No compelling arcs are provided to prod development of the main characters. Chance needs to uncover the reason why he is suddenly deep in Finley's bad book, a charged revelation but not enough to open new avenues to explore. Through the fog of substance abuse Alexandra receives news about the box office results of her latest movie, an outcome that only amplifies her theatricality. And Finley is the local law of the land starting on the evil side and slithering further into the darkness. Paul Newman, Geraldine Page and Ed Begley are effective in bringing these unsavoury people to life, but are then left stranded. 

Heavenly, with that none too subtle name, is meant to be the one source of light and pure goodness in Sweet Bird Of Youth. Although Shirley Knight does her best, the role is paper thin and the character unconvincing. For all her goodness Heavenly is inexplicably willing to overlook and forgive a large accumulation of momentously sordid faults.

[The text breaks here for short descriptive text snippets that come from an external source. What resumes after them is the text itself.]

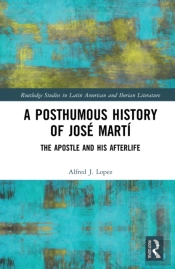 A Posthumous History Of Jose Marti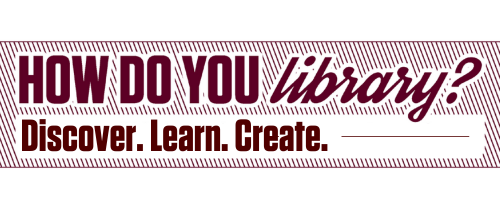 How do you library? Discover. Learn. Create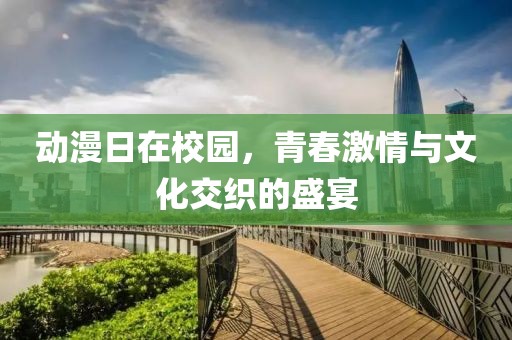 动漫日在校园，青春激情与文化交织的盛宴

Richard Brooks also directed Newman in the adaptation of Williams' more flammable Cat On a Hot Tin Roof (1958), and at least does succeed in breaking Sweet Bird Of Youth out of its stage confines. The film makes good use of several locations, although a large amount of time is spent in the hotel room.

Conniving and morally bankrupt characters plotting against each other are always enticing to a degree. They are, however, always more compelling when they seek or at least accidentally stumble onto a path out of their moral morass. Sweet Bird Of Youth just flaps past that opportunity.